Arm’s Length Price (ALP) to comply with the Transfer Pricing (TP)
As United Arab Emirates (UAE) is all set to implement Corporate Tax (CT) effective 1 June 2023, understanding the Transfer Pricing guidelines is essential when a tax registrant is having any transactions with any related parties either in UAE or outside of UAE. As per the public consultation document on Corporate Taxes in UAE released by the Ministry of Finance, all the Related Party transactions and transactions with Connected Persons will have to comply with transfer pricing rules and the arm’s length principle as set out in OECD guidelines.
What is Arm’s Length Price (ALP)?
ALP is a price which is applied in a transaction between persons who are unrelated to each other in uncontrolled conditions. For e.g: Open market transactions
Why should we calculate ALP as part of compliance with Corporate Tax in UAE?
Many a times the transactions between related parties are influenced due to nature of their relationships. In order to verify that their relationship has not affected their transaction calculating ALP is necessary.
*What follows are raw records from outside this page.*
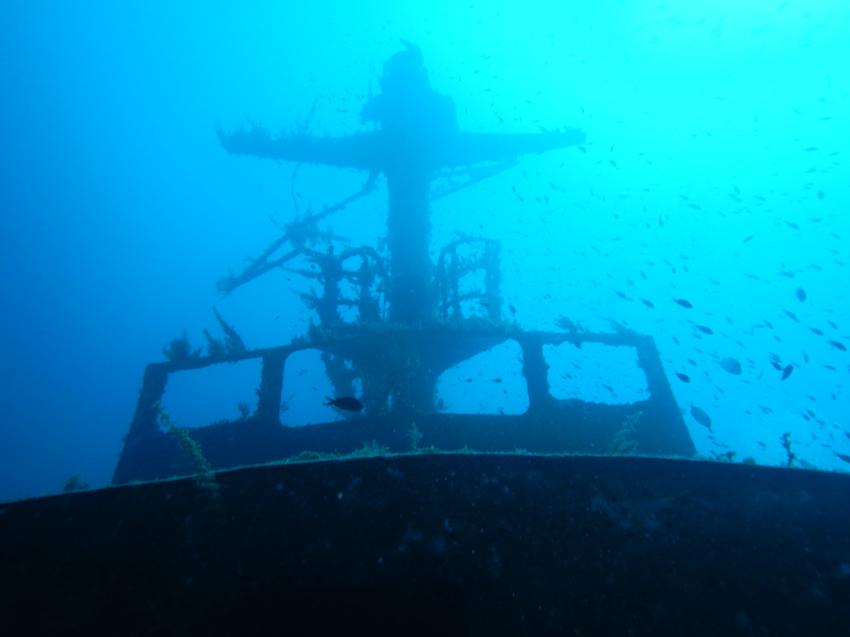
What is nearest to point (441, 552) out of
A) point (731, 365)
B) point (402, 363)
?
point (402, 363)

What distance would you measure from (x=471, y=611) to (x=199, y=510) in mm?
1201

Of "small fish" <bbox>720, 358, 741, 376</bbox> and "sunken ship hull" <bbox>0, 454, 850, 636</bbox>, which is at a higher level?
"sunken ship hull" <bbox>0, 454, 850, 636</bbox>

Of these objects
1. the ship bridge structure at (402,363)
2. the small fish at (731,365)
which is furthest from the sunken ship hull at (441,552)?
the small fish at (731,365)

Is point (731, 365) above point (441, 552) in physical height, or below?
below

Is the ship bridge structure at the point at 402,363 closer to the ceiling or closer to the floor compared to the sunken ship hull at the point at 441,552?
closer to the floor

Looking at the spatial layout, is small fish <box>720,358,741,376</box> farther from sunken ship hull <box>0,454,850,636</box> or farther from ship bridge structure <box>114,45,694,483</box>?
sunken ship hull <box>0,454,850,636</box>

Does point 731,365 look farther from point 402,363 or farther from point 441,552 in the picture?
point 441,552

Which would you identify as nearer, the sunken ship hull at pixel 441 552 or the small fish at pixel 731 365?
the sunken ship hull at pixel 441 552

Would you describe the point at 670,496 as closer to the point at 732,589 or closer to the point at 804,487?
the point at 732,589

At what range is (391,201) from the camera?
14578 mm

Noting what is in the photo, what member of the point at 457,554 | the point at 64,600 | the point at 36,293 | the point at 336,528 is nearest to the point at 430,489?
A: the point at 457,554

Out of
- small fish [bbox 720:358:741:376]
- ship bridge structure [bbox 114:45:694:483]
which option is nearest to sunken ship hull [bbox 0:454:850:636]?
ship bridge structure [bbox 114:45:694:483]

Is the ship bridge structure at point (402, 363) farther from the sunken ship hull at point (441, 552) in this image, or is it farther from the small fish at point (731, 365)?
the sunken ship hull at point (441, 552)

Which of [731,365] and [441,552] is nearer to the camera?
[441,552]
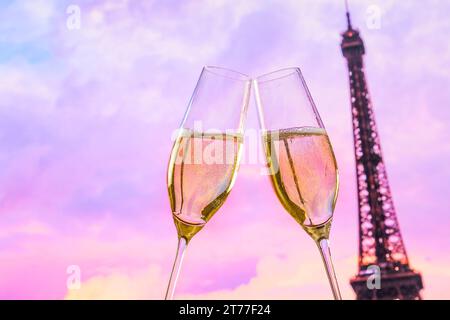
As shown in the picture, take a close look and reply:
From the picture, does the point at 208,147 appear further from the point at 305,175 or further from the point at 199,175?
the point at 305,175

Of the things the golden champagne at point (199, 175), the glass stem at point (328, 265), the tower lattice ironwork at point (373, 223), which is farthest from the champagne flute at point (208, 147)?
the tower lattice ironwork at point (373, 223)

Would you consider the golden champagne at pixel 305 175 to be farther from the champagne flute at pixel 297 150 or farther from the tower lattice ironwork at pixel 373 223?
the tower lattice ironwork at pixel 373 223

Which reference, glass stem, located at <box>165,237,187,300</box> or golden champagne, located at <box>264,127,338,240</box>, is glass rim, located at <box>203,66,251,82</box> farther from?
glass stem, located at <box>165,237,187,300</box>

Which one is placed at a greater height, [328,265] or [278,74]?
[278,74]

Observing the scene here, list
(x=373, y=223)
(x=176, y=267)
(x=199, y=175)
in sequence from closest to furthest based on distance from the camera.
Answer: (x=176, y=267) → (x=199, y=175) → (x=373, y=223)

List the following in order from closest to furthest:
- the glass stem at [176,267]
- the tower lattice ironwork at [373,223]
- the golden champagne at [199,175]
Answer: the glass stem at [176,267]
the golden champagne at [199,175]
the tower lattice ironwork at [373,223]

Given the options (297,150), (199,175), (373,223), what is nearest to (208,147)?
(199,175)
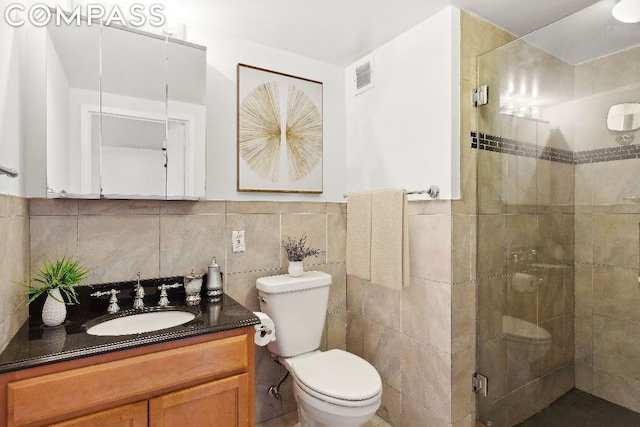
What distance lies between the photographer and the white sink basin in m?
1.52

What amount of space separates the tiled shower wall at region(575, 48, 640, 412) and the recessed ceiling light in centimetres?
12

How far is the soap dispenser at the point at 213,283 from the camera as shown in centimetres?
182

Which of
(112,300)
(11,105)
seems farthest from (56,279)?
(11,105)

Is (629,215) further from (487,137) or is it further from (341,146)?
(341,146)

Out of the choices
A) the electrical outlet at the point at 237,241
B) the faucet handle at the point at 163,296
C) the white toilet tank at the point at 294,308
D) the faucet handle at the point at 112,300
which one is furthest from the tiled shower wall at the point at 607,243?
the faucet handle at the point at 112,300

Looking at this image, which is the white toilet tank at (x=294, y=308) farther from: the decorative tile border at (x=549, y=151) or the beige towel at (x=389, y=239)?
the decorative tile border at (x=549, y=151)

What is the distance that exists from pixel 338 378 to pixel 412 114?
1.43 m

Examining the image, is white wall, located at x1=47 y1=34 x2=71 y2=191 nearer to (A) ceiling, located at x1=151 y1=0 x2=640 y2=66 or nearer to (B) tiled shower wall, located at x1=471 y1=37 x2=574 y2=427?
(A) ceiling, located at x1=151 y1=0 x2=640 y2=66

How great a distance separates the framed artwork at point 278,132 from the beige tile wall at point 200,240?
16 cm

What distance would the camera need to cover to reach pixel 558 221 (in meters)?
1.73

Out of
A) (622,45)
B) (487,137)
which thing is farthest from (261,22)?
(622,45)

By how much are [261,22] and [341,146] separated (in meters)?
0.93

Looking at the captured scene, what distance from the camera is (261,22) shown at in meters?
1.91

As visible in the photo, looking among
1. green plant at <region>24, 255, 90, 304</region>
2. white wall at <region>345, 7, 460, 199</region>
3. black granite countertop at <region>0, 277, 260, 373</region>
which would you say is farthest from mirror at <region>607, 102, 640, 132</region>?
green plant at <region>24, 255, 90, 304</region>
The applicability to all entities may vary according to the applicability guidelines as mentioned in the law.
What are the Transfer Pricing guidelines as per OECD referred for UAE Corporate Tax?
OECD has set out following methods for computation of Arm’s Length Price
A. Traditional transaction method- Comparable uncontrolled price (CUP) method
- Resale price method
- Cost plus method
- Profit split method
- Transactional net margin method
ALP must be computed using the most appropriate method, having regard to the nature of transaction or class of transaction.
Detailed information about the methods to calculate Arm’s Length Pricing in UAE
Traditional transaction method
1. Comparable uncontrolled price (CUP) method- Under this method the price charged for goods or services under any comparable uncontrolled transaction should be identifiable
- Adjustment to account for differences between related party transaction & comparable unrelated transaction can be made.
- The adjusted price calculated here will be considered as ALP.
Under this method, price at which goods or services obtained by the enterprise from a related party is resold to an unrelated party.
Following adjustment should be made under this method:
- For normal gross profit margin
- For expenses in connection to purchase of goods or services
- For any other functional differences
ALP under this method can be computed in the following manner:
- All the direct & indirect cost of production incurred by enterprise for goods & services provided to related party should be determined.
- The normal GP percentage should be added to such costs.
- This GP percentage can be adjusted after taking into account any functional differences.